There are a number of free tools available for browsing and, to a limited extent, checking OWL ontologies. I've found SWOOP [SWOOP05], Protégé [Prot07] and Pellet [Pellet07] helpful in various ways (see also section ??? below). I also found it helpful to write a simplified version of the middle-level construction pipeline to simply extract and display all the properties from a Violet UML diagram, for example:
Component | -- | output | 0..* | --> | OutputPort | |
Component | -- | input | 0..* | --> | InputPort | |
Component | -- | container | 0..1 | --> | Construct | |
Connect | <-- | 1 | destination | 1 | --> | InputPort |
Connect | <-- | 0..* | source | 1 | --> | OutputPort |
Construct | -- | subpipeline | 1 | --> | Subpipeline | |
Literal | -- | infoset | 1 | --> | XML Document | |
Subpipeline | -- | component | 1..* | --> | Component | |
Subpipeline | -- | connect | 0..* | --> | Connect |
Developing the UML and inspecting and checking the corresponding OWL ontology interacted positively with the design process of the XProc language itself. When I couldn't determine exactly what to put in the model at certain points, I could sometimes identify under-specification in the language definition. I could then feed questions back to the Working Group to get the uncertainty resolved in a subsequent draft. I also was able to detect several places in which terminology was used in inconsistent or conflicting ways in different parts of the specification.

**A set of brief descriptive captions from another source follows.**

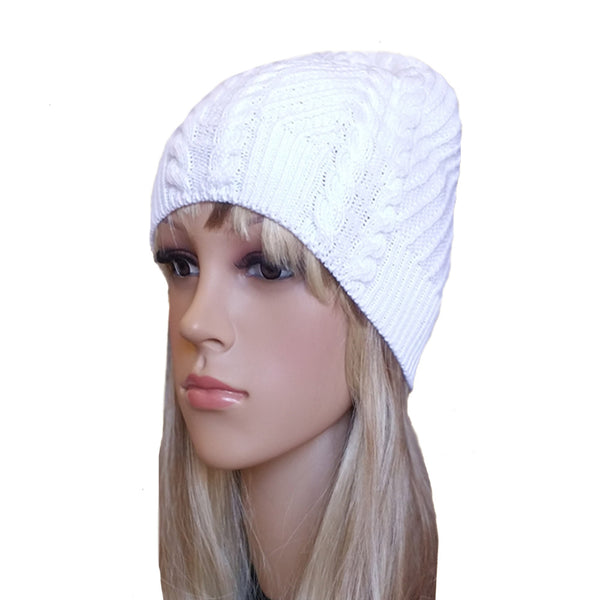 Wholesale White Knit Hat Cable Pattern for spring, fall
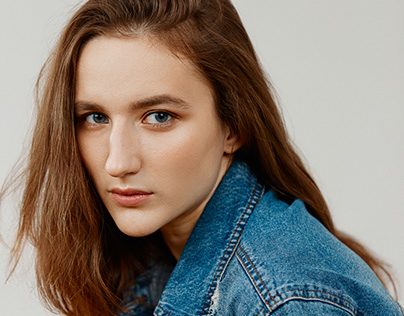 Portrait series: Katya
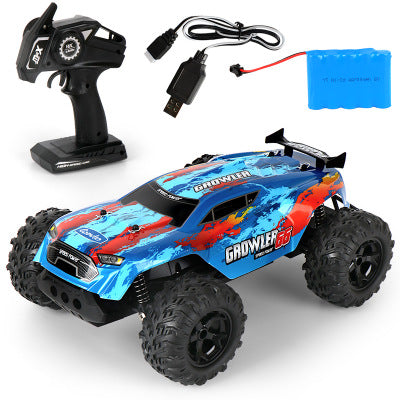 RC Racer - Letkidzplay.com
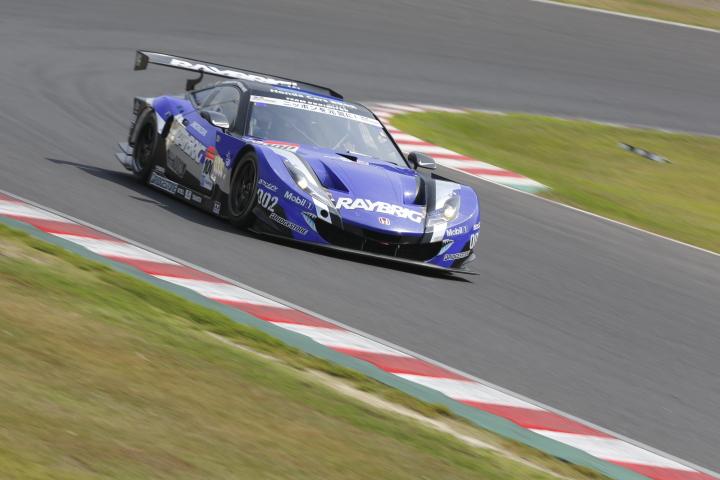 第42回 インターナショナル ポッカサッポロ1000km 【SUPER GT 公式練習】_f0253927_213482.jpg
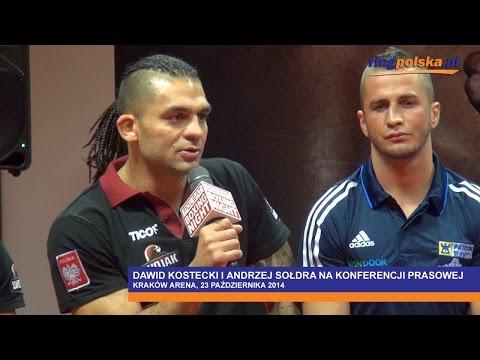 Kostecki Vs Sołdra: Konferencja Prasowa W Krakowie      ::: Adamek Vs Szpilka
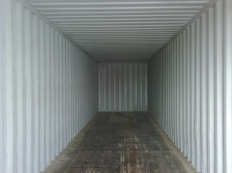 images/attachment/Dry Cargo Container2 (7).jpg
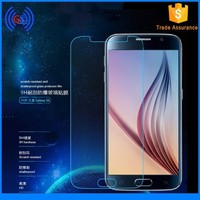 For Samsung Galaxy Ace 4 G313 Tempered Glass Screen Protector 2.5D 0.30MM Stock Available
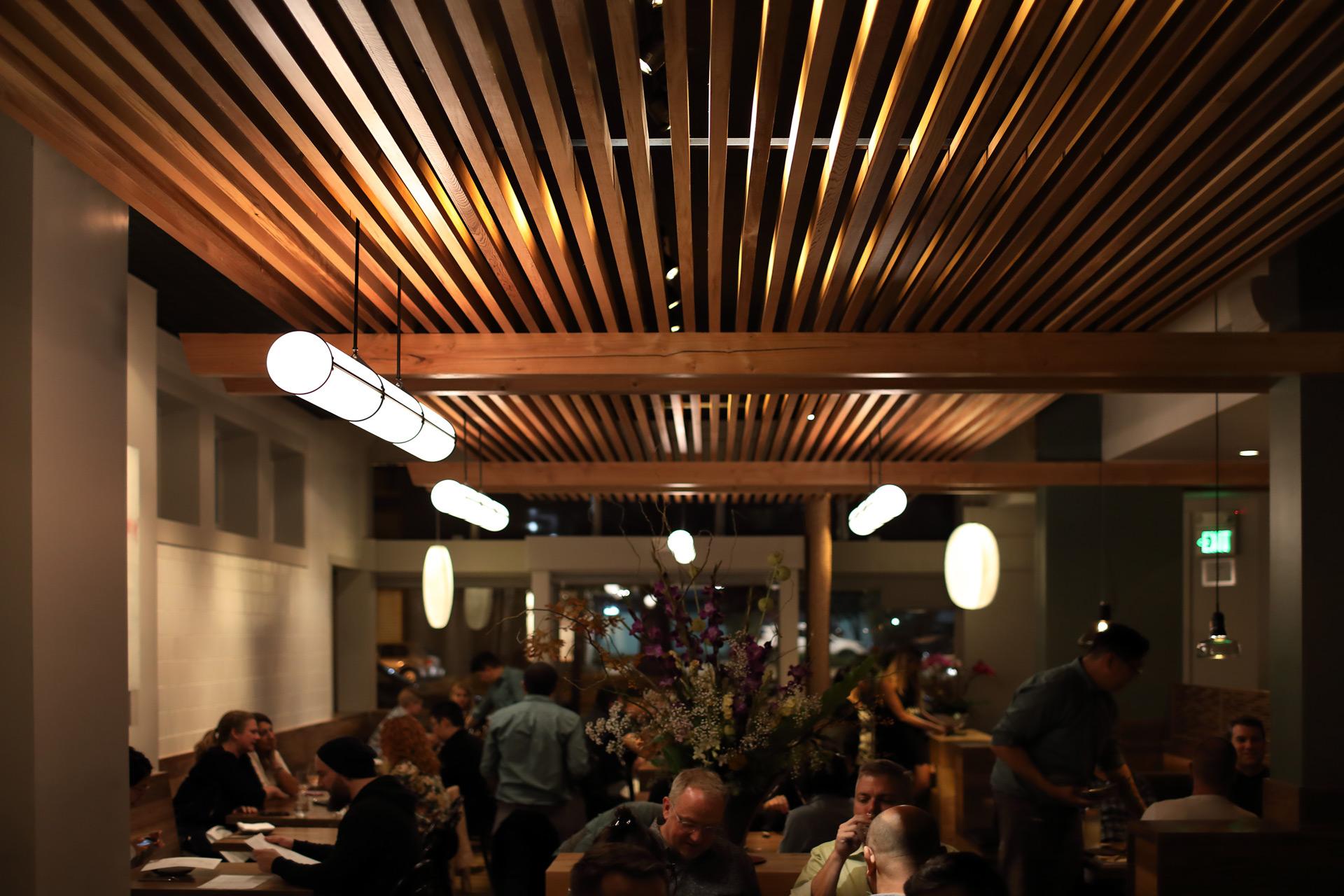 Nomica restaurant design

On the other hand, a simple class hierarchy with attributes and properties is a pretty modest modelling tool, and it is not surprising that not every difficulty in modelling represents a problem with the language being modelled. In particular, it is easy to state exceptions in the prose of a specification, but not always easy to capture them in a model. For example, the model, even in its simplified form, suggests that the 'container' property of Components is optional. If fact, it is obligatory for all components except the top-level pipeline. It would have been possible to express this in the model, but the resulting multiplication of classes would have been a very high price to pay in terms of perceived complexity.
The complete model in both Violet/UML and OWL, as well as the stylesheets needed to produce one from the other, are available online:
The second part of our project requires us to integrate individual instances (documents in the language at hand) with the abstract data model, that is, to map from the XML notation of the language into appropriately decorated and connected instances of the classes in that model. Conformance to the language definition can be checked during the mapping process and at the end.
The idea that the (in our case proximate) semantic content of an XML document can be mechanically derived from the document itself is the core proposition of the Gleaning Resource Descriptions from Dialects of Languages work [GRDDL07]. GRDDL provides conventions, both at the individual document level and at the level of namespaces or languages, for associating information about how to map from XML documents to their semantic content as notated using RDF. Although GRDDL singles out XSLT as the obvious means for expressing such mappings, it also mentions that pipelines of XSLT and other steps may be appropriate in complex cases, and we will indeed suggest that multiple steps are often appropriate.
"Divide and conquer" is an excellent software engineering design principle to use when confronted with what is, essentially, a compilation task. Breaking the overall transformation down into smaller steps not only facilitates debugging and maintenance, but also can shorten development time by facilitating understanding. In the particular case of the XProc language, the pipeline which effects the mapping, discussed briefly below, consists of six steps, all currently expressed using XSLT.
Two examples will suffice to illustrate the benefits of decomposing the mapping into stages:
The very first step in the pipeline operates solely on elements with attributes whose value is a QName. All it does is add two additional attributes in every such case, one with the local name and the other the namespace name, if any, resulting from looking up the appropriate namespace binding. This enables all the subsequent steps to operate on that pair of attributes, instead of having to reproduce the moderately complex testing, string surgery and lookup code whenever it was needed. This considerably improves readability.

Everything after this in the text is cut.